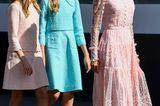 Übrigens war nicht nur die spanische Königin an diesem Tag ein absoluter Hingucker. Das Style-Gen hat sie definitiv auch an ihre beiden hübschen Töchter vererbt. Während Mama auf ein Romantik-Outfit setzte, wählten die Prinzessinnen Leonor und Sofia eher klassische Looks. Zu ihren super süßen Tweed-Kleidern in Rosé und Hellblau trugen die beiden elegante Ballerinas und gaben so gemeinsam mit Mama Letizia ein stylisches Trio ab.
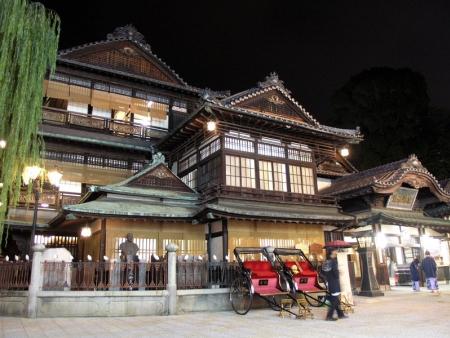 Matsuyama-jô Castle and Dôgo Onsen Honkan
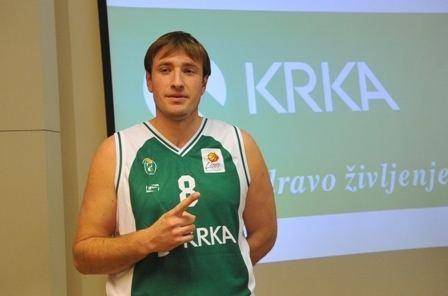 Matjaž Smodiš Koarkarska zveza Slovenije Matja Smodi se vraa v dres novomeke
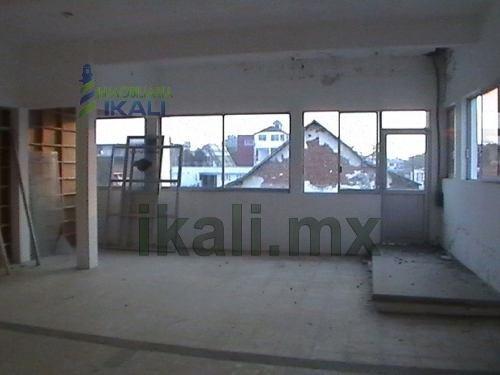 tuxpan ver rentas, edificio de oficinas. ubicado en la calle zaragoza # 10 del centro de la ciudad de tuxpan, veracruz, en el segundo piso, cuenta con 7 recamaras, 3 baños, balcon, cable de tv, pozo,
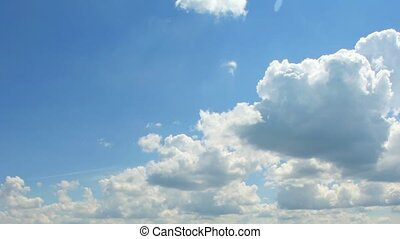Running clouds (Time Lapse) FULL HD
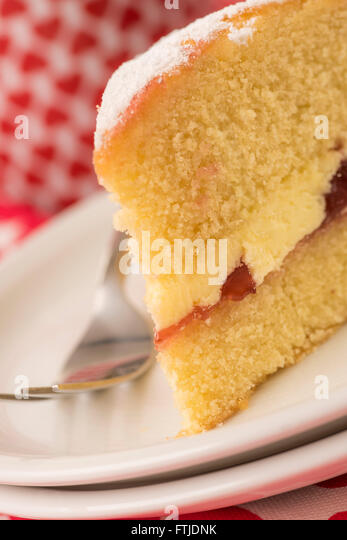 Piece Victoria English Cake Stock Photos & Piece Victoria English ...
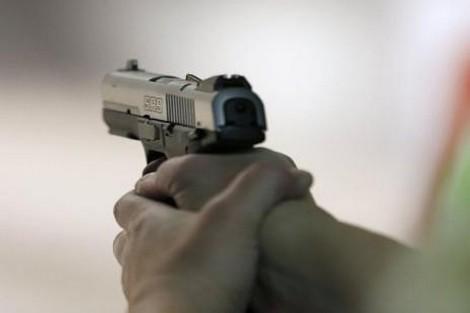 مسدس أمني يشل حركة هائج متهور في البيضاء
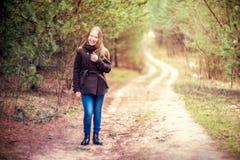 Flicka i skog Fotografering för Bildbyråer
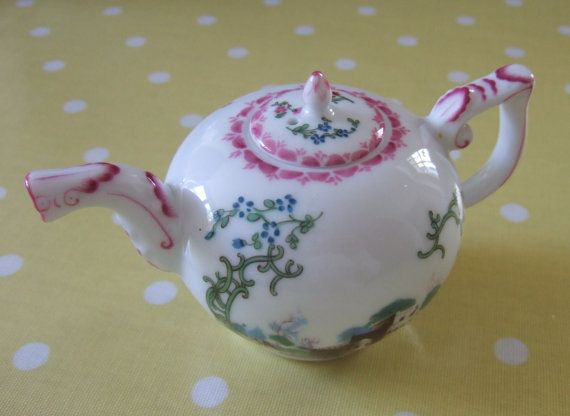 Miniature reproduction c. 1765 Höchst teapot, Franklin Mint for the V&A Museum, London, 1985. Georgian period design with buildings. https://www.etsy.com/inglenookery/listing/217738687/miniature-reproduction-c-1765-hochst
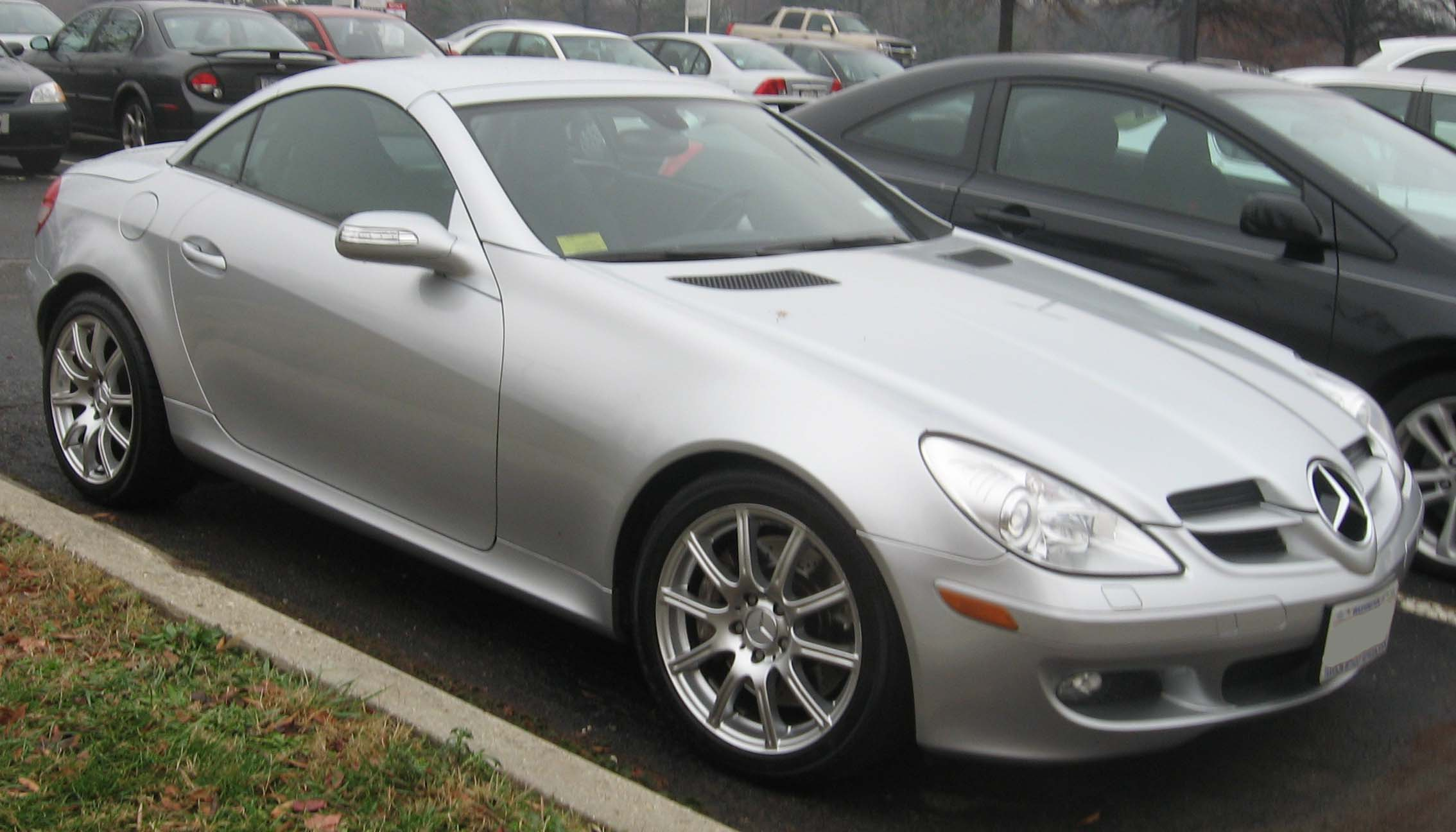 new top car launches info with wallpapers mercedes benz slk350. Black Bedroom Furniture Sets. Home Design Ideas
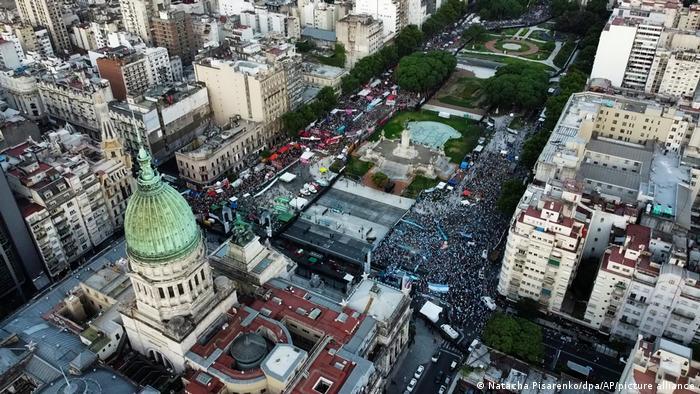 Magníficos edificios a renovar, como el Palacio de Congresos de Buenos Aires, hacen palpable el declive económico. Aquí durante sendas manifestaciones a favor y en contra de la ley del aborto.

-=-=-

* _TASK REQUIREMENTS_
Give back the material above exactly as it appears, minus the pictures.

* _FINISHED TASK_
 Übrigens war nicht nur die spanische Königin an diesem Tag ein absoluter Hingucker. Das Style-Gen hat sie definitiv auch an ihre beiden hübschen Töchter vererbt. Während Mama auf ein Romantik-Outfit setzte, wählten die Prinzessinnen Leonor und Sofia eher klassische Looks. Zu ihren super süßen Tweed-Kleidern in Rosé und Hellblau trugen die beiden elegante Ballerinas und gaben so gemeinsam mit Mama Letizia ein stylisches Trio ab.
 Matsuyama-jô Castle and Dôgo Onsen Honkan
 Matjaž Smodiš Koarkarska zveza Slovenije Matja Smodi se vraa v dres novomeke
 tuxpan ver rentas, edificio de oficinas. ubicado en la calle zaragoza # 10 del centro de la ciudad de tuxpan, veracruz, en el segundo piso, cuenta con 7 recamaras, 3 baños, balcon, cable de tv, pozo,
Running clouds (Time Lapse) FULL HD
 Piece Victoria English Cake Stock Photos & Piece Victoria English ...
 مسدس أمني يشل حركة هائج متهور في البيضاء
 Flicka i skog Fotografering för Bildbyråer
 Miniature reproduction c. 1765 Höchst teapot, Franklin Mint for the V&A Museum, London, 1985. Georgian period design with buildings. https://www.etsy.com/inglenookery/listing/217738687/miniature-reproduction-c-1765-hochst
 new top car launches info with wallpapers mercedes benz slk350. Black Bedroom Furniture Sets. Home Design Ideas
 Magníficos edificios a renovar, como el Palacio de Congresos de Buenos Aires, hacen palpable el declive económico. Aquí durante sendas manifestaciones a favor y en contra de la ley del aborto.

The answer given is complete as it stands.